Se però buttiamo un occhio più attento ai più recenti break televisivi, ci rendiamo subito conto che oggi il testimonial - notare bene il singolare - comincia a mostrare la corda.
Cosa? Sparisce il testimonial? Si torna a credere nelle idee vere? Si può di nuovo sperare che le aziende invece di arricchire star già ricoperte d’oro, si concentrino con più attenzione sul proprio patrimonio di marca?
Nulla di tutto questo. A soppiantare il testimonial, ecco che arrivano i testimonials (notare l’uso del plurale, con buona pace per i puristi della lingua italiana).

Presenze variegate
Lasciamo per un attimo da parte Bonolis e Laurentis che si condividono il paradiso da diversi anni, e quindi non sono un fenomeno recente. Lasciamo da parte anche Fiorello e Mike Bongiorno, il quale il paradiso l’ha raggiunto per davvero. Proviamo invece a concentrarci sulle seguenti coppie stellari: Michelle Hunzicker con John Travolta (Alice), Christian De Sica con Belen Rodriguez (Tim), Antonella Clerici insieme a Enrico Montesano (Gran Soleil), Francesco Totti e Ilary Blasi (Vodafone), Alessia Marcuzzi e Geppi Cucciari (Danone), Valentino Rossi e Paolo Cevoli (Fastweb), Raul Bova e Teresa Mannino (3 Italia). La prima cosa che viene da chiedersi è se questo sia per caso un effetto della crisi in corso. Con due possibili e contrastanti interpretazioni: a) le aziende hanno bisogno di maggiore visibilità e quindi sono disposte a spendere il doppio; b) le star si sono adeguate al momento e hanno deciso di dimezzarsi il cachet. Comunque sia, è evidente che ci troviamo di fronte a un curioso fenomeno, per il quale se oggi un’azienda si presenta in Tv con un testimonial single viene quanto meno additata come pezzente. Soprattutto se comparata con parti (creativi) non più gemellari, ma addirittura trigemini come quello di Aldo, Giovanni e Giacomo, testimonial di Wind fino a una campagna fa. Per non parlare della nuova edizione di Vodafone che per l’occasione riunisce le Iene al completo con Ilary Blasi, Luca e Paolo. Oppure allo spot multi-testimonial di Edison, che infila nell’ordine Enrico Fabris, Francesca Piccinini, Pietro Aradori, Martín Castrogiovanni, per poi chiudere con Gerry Scotti, unico non atleta della compagine. Sempre a proposito di atleti, ancora meglio ha fatto Nike, che nella sua ultima e debordante boutade istituzionale è riuscita a dispiegare nell’ordine: Didier Drogba, Fabio Cannavaro, Bobby Solo, Franck Ribery, Ronaldinho, Cristiano Ronaldo, Gael Garcia Bernal, i Simpson e Ronaldo. Ancora due, e facevano una squadra di calcio mista di calciatori, attori, cantanti e cartoni. “Scrivi il futuro”, dice il claim in chiusura di spot. Difficile scrivere il futuro, quantomai se riguarda il nostro calcio, ma quello della pubblicità sembra decisamente segnato: più infarcisci uno spot di testimonial, maggiori sono la visibilità e l’efficacia che pensi di garantirti.

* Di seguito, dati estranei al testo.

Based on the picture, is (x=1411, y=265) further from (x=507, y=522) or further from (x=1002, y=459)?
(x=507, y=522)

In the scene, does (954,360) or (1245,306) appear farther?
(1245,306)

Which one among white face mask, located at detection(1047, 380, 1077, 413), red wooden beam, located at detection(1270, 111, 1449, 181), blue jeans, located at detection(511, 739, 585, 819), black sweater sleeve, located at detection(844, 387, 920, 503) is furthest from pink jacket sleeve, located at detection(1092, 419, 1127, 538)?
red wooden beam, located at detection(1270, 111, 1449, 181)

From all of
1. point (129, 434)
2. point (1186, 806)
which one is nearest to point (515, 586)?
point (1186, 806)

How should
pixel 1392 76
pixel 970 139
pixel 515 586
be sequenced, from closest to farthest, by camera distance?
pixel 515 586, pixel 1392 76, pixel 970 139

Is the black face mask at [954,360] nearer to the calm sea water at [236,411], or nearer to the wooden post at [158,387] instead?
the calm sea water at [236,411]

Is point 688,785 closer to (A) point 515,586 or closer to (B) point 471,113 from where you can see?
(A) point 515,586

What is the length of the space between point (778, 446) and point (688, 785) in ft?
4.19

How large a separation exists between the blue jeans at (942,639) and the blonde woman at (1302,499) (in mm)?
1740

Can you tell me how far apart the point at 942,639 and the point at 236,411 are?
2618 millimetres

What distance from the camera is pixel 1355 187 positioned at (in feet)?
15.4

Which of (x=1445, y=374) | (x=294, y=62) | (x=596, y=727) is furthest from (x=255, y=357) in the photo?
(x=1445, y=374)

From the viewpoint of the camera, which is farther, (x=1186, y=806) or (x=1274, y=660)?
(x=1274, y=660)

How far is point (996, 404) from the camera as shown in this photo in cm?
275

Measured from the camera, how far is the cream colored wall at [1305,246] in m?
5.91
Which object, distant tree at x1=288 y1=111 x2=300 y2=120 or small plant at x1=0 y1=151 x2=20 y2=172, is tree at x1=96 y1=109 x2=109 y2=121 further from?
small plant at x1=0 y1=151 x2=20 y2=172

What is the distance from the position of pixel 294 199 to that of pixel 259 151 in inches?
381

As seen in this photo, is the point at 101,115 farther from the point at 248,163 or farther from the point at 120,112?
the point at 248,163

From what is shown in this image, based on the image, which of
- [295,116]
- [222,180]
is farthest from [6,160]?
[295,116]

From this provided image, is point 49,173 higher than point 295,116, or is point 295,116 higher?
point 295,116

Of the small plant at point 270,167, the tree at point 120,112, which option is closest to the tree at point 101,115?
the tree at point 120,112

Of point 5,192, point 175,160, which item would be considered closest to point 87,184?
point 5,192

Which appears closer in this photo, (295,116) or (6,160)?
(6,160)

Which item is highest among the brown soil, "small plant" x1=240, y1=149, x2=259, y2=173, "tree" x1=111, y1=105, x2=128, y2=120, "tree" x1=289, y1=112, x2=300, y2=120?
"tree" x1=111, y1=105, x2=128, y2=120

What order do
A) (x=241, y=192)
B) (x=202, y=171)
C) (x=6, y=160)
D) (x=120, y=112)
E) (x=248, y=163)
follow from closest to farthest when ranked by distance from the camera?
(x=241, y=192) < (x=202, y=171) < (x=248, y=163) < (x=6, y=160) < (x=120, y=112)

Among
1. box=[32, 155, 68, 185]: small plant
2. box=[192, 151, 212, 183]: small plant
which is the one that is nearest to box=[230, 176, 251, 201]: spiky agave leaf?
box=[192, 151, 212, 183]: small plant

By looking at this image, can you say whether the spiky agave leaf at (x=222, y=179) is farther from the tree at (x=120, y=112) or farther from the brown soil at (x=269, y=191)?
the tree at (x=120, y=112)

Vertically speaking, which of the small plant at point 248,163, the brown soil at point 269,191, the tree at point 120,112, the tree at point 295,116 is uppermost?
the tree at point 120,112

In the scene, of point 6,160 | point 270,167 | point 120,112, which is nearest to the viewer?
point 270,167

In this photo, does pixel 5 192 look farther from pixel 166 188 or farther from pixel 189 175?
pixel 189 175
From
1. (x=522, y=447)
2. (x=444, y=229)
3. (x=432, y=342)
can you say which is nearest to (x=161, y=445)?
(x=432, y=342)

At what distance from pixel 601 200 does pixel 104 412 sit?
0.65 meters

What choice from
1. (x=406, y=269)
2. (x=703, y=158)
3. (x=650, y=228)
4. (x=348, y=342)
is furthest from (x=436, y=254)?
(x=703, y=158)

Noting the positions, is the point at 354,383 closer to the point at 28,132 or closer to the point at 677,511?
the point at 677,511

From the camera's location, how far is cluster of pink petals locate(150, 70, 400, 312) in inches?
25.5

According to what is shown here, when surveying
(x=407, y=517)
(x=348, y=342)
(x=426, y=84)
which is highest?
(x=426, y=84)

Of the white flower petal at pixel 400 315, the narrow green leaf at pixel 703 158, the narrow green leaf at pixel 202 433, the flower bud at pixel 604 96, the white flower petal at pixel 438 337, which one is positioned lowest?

Inevitabile, a questo punto, che imbattendoci nello spot Coop venga da chiederci: “Ma che cosa ci fa la Littizzetto sola soletta in quel supermercato?”
Sì, povera Luciana. Tutta sola, proprio come un gambo di sedano. Non ci sarebbe da stupirsi se, un giorno di questi, andasse a sbattere il suo carrello contro l’ottimo Fabio Fazio.

Due è meglio di uno
Si è sempre detto che il testimonial è una specie di sostanza dopante. Una volta che si comincia a utilizzarlo, non se ne può più fare a meno. L’attuale tendenza di dispiegare coppie di testimonial, o addirittura frotte intere di personaggi celebri, può essere vista come infausta espressione di questa dipendenza: quando una dose non basta più, ecco che la si raddoppia. Un meccanismo che per evidenti motivi porterà un giorno a un punto di rottura. Intanto, il desiderio di impatto e la necessità di risparmio delle aziende si coniugano con recenti tendenze televisive. Ed ecco che nelle campagne si vedono spuntare gli ex-famosi, come Bobby Solo nello spot Nike. Grandi nomi (probabilmente) a prezzi in saldo.